Companies (usually) pay dividends out of their earnings. If a company is paying more than it earns, the dividend might have to be cut. So we need to be form a view on if a company's dividend is sustainable, relative to its net profit after tax. Indo Count Industries paid out 13% of its profit as dividends, over the trailing twelve month period. We like this low payout ratio, because it implies the dividend is well covered and leaves ample opportunity for reinvestment.

We also measure dividends paid against a company's levered free cash flow, to see if enough cash was generated to cover the dividend. Last year, Indo Count Industries paid a dividend while reporting negative free cash flow. While there may be an explanation, we think this behaviour is generally not sustainable.

Is Indo Count Industries's Balance Sheet Risky?
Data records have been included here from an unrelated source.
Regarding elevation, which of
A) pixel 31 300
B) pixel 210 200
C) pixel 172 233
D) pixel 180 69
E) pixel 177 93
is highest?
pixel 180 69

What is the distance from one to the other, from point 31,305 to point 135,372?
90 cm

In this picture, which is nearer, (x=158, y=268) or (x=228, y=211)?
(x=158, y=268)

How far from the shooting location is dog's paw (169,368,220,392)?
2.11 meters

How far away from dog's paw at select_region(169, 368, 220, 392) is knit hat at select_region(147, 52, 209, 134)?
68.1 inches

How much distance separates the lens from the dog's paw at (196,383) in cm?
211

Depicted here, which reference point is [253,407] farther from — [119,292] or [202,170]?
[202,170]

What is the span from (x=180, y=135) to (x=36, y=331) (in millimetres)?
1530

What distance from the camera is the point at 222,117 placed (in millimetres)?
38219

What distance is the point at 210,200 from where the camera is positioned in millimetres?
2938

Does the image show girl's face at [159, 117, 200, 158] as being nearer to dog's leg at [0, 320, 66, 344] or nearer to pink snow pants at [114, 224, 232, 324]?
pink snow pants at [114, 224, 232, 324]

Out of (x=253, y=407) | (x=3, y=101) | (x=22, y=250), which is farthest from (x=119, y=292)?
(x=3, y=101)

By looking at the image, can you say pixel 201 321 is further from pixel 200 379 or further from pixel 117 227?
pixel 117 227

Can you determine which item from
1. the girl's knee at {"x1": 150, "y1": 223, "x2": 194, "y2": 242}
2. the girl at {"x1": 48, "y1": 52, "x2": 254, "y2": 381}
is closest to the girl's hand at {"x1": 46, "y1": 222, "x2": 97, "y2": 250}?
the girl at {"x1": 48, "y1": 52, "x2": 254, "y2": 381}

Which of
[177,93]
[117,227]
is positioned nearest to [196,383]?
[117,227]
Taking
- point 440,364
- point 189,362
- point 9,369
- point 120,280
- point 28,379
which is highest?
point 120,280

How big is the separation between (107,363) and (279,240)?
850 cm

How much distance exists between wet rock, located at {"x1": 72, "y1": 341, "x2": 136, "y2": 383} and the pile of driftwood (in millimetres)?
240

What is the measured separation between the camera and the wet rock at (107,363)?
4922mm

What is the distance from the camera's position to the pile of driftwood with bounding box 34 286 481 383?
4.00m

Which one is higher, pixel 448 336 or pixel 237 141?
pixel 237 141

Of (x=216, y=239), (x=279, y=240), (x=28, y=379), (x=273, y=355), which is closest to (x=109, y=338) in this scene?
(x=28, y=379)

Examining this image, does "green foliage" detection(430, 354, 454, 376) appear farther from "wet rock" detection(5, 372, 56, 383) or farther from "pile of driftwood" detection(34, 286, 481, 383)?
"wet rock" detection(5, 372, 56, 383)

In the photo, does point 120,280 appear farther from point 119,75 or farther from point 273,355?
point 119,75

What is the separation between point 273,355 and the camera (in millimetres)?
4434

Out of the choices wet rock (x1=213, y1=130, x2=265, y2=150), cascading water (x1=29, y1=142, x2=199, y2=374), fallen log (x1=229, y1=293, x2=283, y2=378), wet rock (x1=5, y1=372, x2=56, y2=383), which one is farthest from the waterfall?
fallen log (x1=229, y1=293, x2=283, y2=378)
As Indo Count Industries has a meaningful amount of debt, we need to check its balance sheet to see if the company might have debt risks. A quick way to check a company's financial situation uses these two ratios: net debt divided by EBITDA (earnings before interest, tax, depreciation and amortisation), and net interest cover. Net debt to EBITDA measures a company's total debt load relative to its earnings (lower = less debt), while net interest cover measures the company's ability to pay the interest on its debt (higher = greater ability to pay interest costs). With net debt of more than twice its EBITDA, Indo Count Industries has a noticeable amount of debt, although if business stays steady, this may not be overly concerning.